▼

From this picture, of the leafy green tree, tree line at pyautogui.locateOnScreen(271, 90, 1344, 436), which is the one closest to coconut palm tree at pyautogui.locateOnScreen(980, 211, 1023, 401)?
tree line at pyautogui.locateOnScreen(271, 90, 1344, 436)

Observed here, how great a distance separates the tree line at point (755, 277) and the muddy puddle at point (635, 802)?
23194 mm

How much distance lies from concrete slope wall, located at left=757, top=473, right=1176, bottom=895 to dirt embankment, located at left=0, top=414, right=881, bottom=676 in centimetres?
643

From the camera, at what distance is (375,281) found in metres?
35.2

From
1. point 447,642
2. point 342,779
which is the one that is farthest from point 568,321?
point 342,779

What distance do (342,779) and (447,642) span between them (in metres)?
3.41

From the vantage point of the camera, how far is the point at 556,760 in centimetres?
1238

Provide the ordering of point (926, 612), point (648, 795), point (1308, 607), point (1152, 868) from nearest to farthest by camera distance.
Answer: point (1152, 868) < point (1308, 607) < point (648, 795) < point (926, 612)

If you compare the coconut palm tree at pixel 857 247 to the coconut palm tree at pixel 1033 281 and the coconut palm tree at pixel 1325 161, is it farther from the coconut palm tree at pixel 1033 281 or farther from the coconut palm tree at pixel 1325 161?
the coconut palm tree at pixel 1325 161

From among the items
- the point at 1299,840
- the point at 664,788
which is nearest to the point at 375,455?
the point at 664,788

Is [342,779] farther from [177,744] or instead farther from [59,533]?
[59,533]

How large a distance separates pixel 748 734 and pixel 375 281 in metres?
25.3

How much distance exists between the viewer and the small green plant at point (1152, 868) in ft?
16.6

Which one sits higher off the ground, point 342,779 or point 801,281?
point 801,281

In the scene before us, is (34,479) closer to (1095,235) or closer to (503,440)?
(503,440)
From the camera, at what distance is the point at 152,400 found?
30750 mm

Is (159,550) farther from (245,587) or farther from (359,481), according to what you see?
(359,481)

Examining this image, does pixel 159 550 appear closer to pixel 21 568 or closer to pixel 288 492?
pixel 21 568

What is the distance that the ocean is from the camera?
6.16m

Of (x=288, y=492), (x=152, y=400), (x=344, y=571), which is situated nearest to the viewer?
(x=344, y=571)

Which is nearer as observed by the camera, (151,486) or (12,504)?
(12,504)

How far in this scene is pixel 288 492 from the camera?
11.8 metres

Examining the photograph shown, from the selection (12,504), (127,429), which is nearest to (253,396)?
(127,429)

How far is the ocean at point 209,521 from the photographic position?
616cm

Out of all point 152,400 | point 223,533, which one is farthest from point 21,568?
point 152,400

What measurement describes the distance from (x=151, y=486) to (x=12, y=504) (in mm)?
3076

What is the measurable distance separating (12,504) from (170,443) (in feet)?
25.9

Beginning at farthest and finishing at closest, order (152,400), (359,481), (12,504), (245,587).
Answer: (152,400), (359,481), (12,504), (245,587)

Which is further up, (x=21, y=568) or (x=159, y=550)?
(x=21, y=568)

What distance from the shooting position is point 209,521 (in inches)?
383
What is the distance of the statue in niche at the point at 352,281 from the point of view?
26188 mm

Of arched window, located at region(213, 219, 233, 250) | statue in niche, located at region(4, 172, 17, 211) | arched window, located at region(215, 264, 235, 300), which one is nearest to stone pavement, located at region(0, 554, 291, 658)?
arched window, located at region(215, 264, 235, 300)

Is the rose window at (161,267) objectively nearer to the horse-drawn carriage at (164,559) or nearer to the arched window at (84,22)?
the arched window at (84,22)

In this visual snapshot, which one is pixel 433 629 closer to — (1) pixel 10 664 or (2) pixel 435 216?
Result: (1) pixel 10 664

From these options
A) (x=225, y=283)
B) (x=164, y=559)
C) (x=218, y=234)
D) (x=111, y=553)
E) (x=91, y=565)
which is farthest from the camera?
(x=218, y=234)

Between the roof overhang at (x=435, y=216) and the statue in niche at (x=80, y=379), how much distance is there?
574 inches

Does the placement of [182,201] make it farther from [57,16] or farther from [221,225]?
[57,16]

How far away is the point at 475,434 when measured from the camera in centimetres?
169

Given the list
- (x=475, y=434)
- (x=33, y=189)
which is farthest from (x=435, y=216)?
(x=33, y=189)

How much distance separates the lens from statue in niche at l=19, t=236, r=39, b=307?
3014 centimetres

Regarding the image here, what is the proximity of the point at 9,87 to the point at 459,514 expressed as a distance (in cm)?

▲

Copy every one of the records above word for word.

From this picture, of the leafy green tree, tree line at pyautogui.locateOnScreen(271, 90, 1344, 436), which is the one closest to coconut palm tree at pyautogui.locateOnScreen(980, 211, 1023, 401)?
tree line at pyautogui.locateOnScreen(271, 90, 1344, 436)

Observed here, how great a distance separates the tree line at point (755, 277) and the muddy puddle at point (635, 802)?
23194 mm

How much distance lies from concrete slope wall, located at left=757, top=473, right=1176, bottom=895 to dirt embankment, located at left=0, top=414, right=881, bottom=676 in centimetres?
643

From the camera, at what distance is (375,281) found in metres?
35.2

From
1. point 447,642
2. point 342,779
which is the one that is farthest from point 568,321?
point 342,779

What distance do (342,779) and (447,642) span between them (in metres)?
3.41

From the vantage point of the camera, how far is the point at 556,760 in centimetres?
1238

Provide the ordering of point (926, 612), point (648, 795), point (1308, 607), point (1152, 868) from nearest to farthest by camera distance.
Answer: point (1152, 868) < point (1308, 607) < point (648, 795) < point (926, 612)

If you compare the coconut palm tree at pixel 857 247 to the coconut palm tree at pixel 1033 281 and the coconut palm tree at pixel 1325 161, is it farther from the coconut palm tree at pixel 1033 281 or farther from the coconut palm tree at pixel 1325 161?
the coconut palm tree at pixel 1325 161

From among the items
- the point at 1299,840
- the point at 664,788
which is nearest to the point at 375,455?
the point at 664,788

Is [342,779] farther from [177,744] or instead farther from [59,533]?
[59,533]

How large a distance separates pixel 748 734 and pixel 375 281 in metres?
25.3

How much distance exists between the viewer and the small green plant at point (1152, 868) in ft?
16.6

Which one sits higher off the ground, point 342,779 or point 801,281?
point 801,281

In the scene before us, is (34,479) closer to (1095,235) or closer to (503,440)?
(503,440)
From the camera, at what distance is the point at 152,400 found?
30750 mm

Is (159,550) farther from (245,587) or farther from (359,481), according to what you see?
(359,481)

Examining this image, does pixel 159 550 appear closer to pixel 21 568 or closer to pixel 288 492?
pixel 21 568

What is the distance that the ocean is from the camera?
6.16m

Of (x=288, y=492), (x=152, y=400), (x=344, y=571), which is situated nearest to the viewer?
(x=344, y=571)

Which is nearer as observed by the camera, (151,486) or (12,504)?
(12,504)

How far in this scene is pixel 288 492 from the camera?
11.8 metres

Examining the photograph shown, from the selection (12,504), (127,429), which is nearest to (253,396)?
(127,429)

How far is the ocean at point 209,521 from the photographic position?
616cm

Out of all point 152,400 | point 223,533, which one is farthest from point 21,568?
point 152,400

What measurement describes the distance from (x=151, y=486) to (x=12, y=504) (in mm)?
3076

What is the measurable distance separating (12,504) from (170,443) (in feet)?
25.9

Beginning at farthest and finishing at closest, order (152,400), (359,481), (12,504), (245,587).
Answer: (152,400), (359,481), (12,504), (245,587)

Which is further up, (x=21, y=568) or (x=159, y=550)?
(x=21, y=568)

What distance from the shooting position is point 209,521 (in inches)?
383
What is the distance of the statue in niche at the point at 352,281 from the point of view?
26188 mm

Of arched window, located at region(213, 219, 233, 250) | statue in niche, located at region(4, 172, 17, 211) | arched window, located at region(215, 264, 235, 300), which one is nearest to stone pavement, located at region(0, 554, 291, 658)?
arched window, located at region(215, 264, 235, 300)

Is the rose window at (161,267) objectively nearer to the horse-drawn carriage at (164,559) or nearer to the arched window at (84,22)?
the arched window at (84,22)

In this visual snapshot, which one is pixel 433 629 closer to — (1) pixel 10 664 or (2) pixel 435 216?
Result: (1) pixel 10 664

From these options
A) (x=225, y=283)
B) (x=164, y=559)
C) (x=218, y=234)
D) (x=111, y=553)
E) (x=91, y=565)
which is farthest from the camera?
(x=218, y=234)

Between the roof overhang at (x=435, y=216) and the statue in niche at (x=80, y=379), how much distance is there?
574 inches

Does the placement of [182,201] make it farther from [57,16] or farther from [221,225]?
[57,16]

How far away is the point at 475,434 when measured from the camera in centimetres?
169

Given the list
- (x=475, y=434)
- (x=33, y=189)
which is farthest from (x=435, y=216)?
(x=33, y=189)

How much distance separates the lens from statue in niche at l=19, t=236, r=39, b=307?
3014 centimetres

Regarding the image here, what is the proximity of the point at 9,87 to the point at 459,514 expressed as a distance (in cm)?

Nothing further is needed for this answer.